## ACTIVITY:
Pick up the article on adaptive grazing after its final sentence and continue writing it.

## DOCUMENT PASSAGE:
# # # # #

SPRINGFIEILD, Ill. — Disruption is the key to adaptive grazing systems.
“If you graze the same way every time, every year, by starting in the same paddock and finishing in the same paddock, the system is going to stagnate,” said Brian Dougherty, consultant with Understanding Ag.
“You need to alter the densities, the time of year you graze, the order you graze, the grazing heights and rest periods,” said Dougherty during a presentation at the 2025 Grazing Conference, Maximizing Every Acre with Managed Grazing, hosted by the Illinois Grazing Lands Coalition.
“You don’t have to pick just one of these changes — do a different one next year, mix things up and I think you’ll be pleasantly surprised at the results you get,” the consultant said.
“Grazing management is a tool to use to our advantage to accomplish goals,” he said. “We’re trying to mimic what happens with historically large herds — they were constantly on the go and they weren’t stopping in one place, so that’s short grazing periods, lots of trample and long rest periods.”
In general, Dougherty said, land in Illinois is a little more forgiving and it can tolerate more frequent grazing and shorter rest periods.
“In Illinois, you have some of the best soils and climate almost in the world to graze and we should be taking advantage of that,” he said. “It is very non-brittle here with the humid environment, so you can make a lot of mistakes and it will recover and come back.”
But in a brittle environment in the western United States, Dougherty said, it can be a catastrophe if cattlemen don’t manage the grazing correctly.
“Cattle are an integral part of the ecosystem if they’re managed properly,” he said.
Adaptive grazing fixes broken ecosystem processes, Dougherty said.

# # # # #

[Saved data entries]
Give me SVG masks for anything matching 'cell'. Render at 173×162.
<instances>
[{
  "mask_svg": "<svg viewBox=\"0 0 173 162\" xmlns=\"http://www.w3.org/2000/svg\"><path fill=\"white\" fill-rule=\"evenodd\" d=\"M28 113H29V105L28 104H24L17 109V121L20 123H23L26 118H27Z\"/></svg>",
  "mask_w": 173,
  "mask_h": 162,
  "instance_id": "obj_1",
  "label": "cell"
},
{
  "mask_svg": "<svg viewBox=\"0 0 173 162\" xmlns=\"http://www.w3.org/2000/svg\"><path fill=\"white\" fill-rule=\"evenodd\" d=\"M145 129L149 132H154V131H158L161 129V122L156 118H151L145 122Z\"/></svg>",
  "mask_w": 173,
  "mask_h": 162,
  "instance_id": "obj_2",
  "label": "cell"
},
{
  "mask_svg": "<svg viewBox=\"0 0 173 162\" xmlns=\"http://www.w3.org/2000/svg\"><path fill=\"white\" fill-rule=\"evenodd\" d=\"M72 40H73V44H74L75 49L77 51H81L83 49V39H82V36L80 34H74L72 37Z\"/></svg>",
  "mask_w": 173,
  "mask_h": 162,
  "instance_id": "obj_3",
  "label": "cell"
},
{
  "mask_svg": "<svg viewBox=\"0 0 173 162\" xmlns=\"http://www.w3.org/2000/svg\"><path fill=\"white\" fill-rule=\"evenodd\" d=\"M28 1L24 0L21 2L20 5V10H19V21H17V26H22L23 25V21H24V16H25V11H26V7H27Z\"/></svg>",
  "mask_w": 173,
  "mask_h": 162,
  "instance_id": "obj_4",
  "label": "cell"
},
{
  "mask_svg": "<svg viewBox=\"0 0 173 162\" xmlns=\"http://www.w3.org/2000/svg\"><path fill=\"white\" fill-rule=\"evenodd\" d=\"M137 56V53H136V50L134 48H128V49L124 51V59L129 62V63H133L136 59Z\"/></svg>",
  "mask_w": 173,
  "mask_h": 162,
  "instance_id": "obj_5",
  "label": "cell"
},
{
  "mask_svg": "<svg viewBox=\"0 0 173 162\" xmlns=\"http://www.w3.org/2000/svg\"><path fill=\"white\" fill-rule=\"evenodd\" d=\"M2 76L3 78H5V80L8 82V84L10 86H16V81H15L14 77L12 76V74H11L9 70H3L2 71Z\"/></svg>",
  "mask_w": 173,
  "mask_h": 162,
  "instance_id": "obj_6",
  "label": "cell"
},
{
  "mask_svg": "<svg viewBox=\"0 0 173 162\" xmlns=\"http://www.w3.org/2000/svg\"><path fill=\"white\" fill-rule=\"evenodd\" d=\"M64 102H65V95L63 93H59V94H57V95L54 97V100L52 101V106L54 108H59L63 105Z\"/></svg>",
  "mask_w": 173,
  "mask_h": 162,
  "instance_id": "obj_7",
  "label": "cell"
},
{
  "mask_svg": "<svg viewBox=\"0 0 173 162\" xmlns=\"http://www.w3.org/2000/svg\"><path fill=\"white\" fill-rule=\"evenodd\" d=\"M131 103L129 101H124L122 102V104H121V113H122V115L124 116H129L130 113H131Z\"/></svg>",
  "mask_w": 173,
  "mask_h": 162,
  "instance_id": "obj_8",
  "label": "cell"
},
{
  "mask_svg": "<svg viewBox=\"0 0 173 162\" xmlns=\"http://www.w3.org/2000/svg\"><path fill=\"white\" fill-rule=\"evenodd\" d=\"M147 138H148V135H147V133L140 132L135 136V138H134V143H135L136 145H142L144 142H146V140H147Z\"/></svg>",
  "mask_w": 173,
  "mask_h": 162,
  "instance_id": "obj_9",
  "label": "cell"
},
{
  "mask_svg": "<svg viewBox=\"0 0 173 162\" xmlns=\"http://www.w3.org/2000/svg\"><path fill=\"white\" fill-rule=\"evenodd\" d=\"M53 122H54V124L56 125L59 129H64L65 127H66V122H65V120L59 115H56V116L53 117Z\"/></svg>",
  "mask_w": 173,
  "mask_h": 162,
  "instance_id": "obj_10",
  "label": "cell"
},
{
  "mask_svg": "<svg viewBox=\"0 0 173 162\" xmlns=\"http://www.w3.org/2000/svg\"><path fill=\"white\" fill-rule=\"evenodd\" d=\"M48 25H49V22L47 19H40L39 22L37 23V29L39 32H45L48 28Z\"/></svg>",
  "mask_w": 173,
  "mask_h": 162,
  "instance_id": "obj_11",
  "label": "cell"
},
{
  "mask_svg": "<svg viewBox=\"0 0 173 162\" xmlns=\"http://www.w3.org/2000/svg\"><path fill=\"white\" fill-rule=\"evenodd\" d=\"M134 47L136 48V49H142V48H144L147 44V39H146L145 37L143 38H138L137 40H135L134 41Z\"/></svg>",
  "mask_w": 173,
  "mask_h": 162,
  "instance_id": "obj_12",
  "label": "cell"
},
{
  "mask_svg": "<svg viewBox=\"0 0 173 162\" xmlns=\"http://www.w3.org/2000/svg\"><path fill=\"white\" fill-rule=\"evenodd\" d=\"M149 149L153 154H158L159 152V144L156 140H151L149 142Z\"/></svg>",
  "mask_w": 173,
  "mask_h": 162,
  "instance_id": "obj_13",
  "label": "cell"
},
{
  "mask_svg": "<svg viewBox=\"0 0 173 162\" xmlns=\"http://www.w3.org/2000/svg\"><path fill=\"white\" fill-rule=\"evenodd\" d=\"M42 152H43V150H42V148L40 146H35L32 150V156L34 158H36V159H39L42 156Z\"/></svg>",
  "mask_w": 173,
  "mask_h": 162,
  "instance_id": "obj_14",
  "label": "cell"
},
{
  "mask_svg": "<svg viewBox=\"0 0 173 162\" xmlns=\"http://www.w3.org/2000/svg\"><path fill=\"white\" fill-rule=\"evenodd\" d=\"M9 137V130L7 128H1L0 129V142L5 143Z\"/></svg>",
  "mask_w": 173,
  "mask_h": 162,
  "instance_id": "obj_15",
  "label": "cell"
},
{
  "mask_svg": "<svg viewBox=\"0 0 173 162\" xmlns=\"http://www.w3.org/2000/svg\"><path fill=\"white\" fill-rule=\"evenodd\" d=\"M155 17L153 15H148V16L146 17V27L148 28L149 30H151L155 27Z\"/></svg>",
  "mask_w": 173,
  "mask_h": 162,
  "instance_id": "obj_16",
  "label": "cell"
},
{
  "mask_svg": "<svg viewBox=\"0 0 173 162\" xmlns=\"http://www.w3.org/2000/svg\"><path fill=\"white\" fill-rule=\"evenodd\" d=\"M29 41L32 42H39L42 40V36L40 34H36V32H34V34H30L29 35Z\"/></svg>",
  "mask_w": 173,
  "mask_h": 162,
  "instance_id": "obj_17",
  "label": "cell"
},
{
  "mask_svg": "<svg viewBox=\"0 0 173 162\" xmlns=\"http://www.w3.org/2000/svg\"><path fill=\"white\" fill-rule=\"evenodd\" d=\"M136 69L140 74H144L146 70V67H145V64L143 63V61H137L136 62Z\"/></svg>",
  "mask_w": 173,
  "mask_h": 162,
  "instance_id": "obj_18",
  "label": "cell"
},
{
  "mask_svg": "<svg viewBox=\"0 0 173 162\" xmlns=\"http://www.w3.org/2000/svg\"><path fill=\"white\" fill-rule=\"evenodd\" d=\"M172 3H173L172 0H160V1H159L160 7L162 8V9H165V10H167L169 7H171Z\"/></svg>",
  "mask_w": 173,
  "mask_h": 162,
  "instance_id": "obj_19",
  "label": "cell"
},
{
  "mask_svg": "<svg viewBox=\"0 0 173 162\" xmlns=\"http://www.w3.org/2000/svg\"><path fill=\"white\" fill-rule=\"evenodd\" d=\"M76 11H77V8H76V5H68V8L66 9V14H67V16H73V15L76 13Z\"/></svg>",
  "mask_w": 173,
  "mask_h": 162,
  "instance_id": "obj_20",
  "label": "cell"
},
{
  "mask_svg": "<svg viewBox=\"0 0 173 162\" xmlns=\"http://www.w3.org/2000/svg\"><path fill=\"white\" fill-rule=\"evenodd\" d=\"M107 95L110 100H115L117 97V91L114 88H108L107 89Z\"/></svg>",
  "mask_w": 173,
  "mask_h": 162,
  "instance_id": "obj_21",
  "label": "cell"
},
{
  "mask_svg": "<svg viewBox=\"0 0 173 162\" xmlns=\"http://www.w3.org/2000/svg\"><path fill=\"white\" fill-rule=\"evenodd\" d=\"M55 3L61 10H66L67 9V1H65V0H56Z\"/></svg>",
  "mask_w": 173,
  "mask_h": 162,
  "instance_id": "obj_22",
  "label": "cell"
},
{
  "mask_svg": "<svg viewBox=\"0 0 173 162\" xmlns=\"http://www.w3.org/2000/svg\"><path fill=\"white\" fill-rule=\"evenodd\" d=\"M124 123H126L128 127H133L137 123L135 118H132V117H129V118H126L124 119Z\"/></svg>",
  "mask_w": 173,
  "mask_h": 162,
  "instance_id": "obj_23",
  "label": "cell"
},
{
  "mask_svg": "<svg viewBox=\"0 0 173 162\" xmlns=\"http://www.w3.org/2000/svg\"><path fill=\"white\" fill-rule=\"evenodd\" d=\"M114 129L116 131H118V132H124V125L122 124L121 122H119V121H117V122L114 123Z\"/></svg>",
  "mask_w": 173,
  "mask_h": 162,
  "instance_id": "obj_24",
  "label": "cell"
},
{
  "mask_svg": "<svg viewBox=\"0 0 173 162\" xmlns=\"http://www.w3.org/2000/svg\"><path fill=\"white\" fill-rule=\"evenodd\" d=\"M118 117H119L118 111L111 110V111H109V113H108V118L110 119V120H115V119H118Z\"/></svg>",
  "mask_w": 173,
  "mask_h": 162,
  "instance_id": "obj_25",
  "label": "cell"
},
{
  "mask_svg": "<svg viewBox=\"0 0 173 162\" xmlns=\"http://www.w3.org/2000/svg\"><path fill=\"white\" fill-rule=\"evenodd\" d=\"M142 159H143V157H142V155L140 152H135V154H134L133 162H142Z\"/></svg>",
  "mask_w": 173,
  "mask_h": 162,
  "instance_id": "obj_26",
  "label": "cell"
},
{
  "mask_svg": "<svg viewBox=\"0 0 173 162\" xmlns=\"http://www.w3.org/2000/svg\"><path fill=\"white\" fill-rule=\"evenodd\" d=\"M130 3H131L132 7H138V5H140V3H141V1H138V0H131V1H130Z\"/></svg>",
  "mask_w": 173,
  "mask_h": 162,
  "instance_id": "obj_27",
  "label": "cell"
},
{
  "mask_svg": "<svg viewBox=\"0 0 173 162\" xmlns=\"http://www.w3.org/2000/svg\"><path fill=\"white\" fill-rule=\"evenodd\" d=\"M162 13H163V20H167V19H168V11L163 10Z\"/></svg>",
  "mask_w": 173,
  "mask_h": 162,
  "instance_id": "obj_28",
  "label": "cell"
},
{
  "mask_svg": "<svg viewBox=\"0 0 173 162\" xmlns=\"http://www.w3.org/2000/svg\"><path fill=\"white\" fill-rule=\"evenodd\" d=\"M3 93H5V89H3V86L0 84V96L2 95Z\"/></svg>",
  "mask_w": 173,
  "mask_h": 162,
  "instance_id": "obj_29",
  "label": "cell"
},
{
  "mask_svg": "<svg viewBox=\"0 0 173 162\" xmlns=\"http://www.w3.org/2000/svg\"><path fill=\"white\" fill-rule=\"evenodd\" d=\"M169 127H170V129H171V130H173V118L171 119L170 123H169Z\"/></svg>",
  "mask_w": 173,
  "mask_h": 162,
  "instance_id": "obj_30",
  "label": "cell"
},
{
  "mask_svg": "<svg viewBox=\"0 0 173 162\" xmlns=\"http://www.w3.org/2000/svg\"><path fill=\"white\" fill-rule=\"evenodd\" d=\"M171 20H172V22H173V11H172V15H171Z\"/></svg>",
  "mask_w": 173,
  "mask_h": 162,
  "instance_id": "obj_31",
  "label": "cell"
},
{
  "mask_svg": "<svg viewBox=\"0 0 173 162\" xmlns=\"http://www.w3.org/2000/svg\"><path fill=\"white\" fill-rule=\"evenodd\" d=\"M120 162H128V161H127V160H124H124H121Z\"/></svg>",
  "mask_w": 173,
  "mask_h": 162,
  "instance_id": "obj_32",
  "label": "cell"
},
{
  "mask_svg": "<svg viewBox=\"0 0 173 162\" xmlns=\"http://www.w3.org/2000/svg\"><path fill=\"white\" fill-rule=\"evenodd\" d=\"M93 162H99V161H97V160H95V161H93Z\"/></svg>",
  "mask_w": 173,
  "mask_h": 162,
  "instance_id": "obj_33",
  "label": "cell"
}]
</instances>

# # # # #

## OUTPUT FOR THIS EXERCISE:
“Plants are pumping carbon into the soil and working synergistically with biology to build the aggregates,” he said. “I want to see soil sticking to the roots, that tells me the plant is functioning the way it should and creating glues that hold the aggregates together.”
Mycorrhizal fungi are the glues that build aggregates, Dougherty said.
“A lot of soils are very low, if not completely devoid, of mycorrhizal fungi and that means your soils are broken and the system is not working,” he said.
Root exudates also are involved with building aggregates.
“Plants pump carbon out through the root system to feed the biology,” the consultant said. “Plants need a diversity of environments in the soil including water, lots of pore spaces and both aerobic and anaerobic pockets.”
There are a lot of living organisms in the soil that can fix nitrogen, Dougherty said.
“And a lot of them are actually anaerobic, so if you have anaerobic pockets, some air here and some water there, when the root grows through that, it has everything it needs,” he said.
The key is that the process is constant.
“If you don’t have enough residue cycling and breaking down to provide carbon for the microbes, they’re going to start eating the glue that holds your soil together and it’s going to completely collapse,” Dougherty said.
“That’s what we see every year with all these bare fields. The soil is collapsing because there’s nothing feeding the biology.”
Worms in the soil are important because they create the macropores in the soil.
“Macropores are the big pores we can actually see,” Dougherty said. “They are only about 1% of all the space in the soil, but they account for 70% of the water infiltration so if we want water in the soil we’ve got to have macropores and worms.”
Aggregates allow the soil to breathe and infiltrate water.
“I think air is the No. 1 limiting factor on most farms,” Dougherty said. “Photosynthesis is taking carbon dioxide and water to make sugar and then plants pump that into the soil to feed the biology.”
The biology in the soil takes in oxygen and gives off carbon dioxide.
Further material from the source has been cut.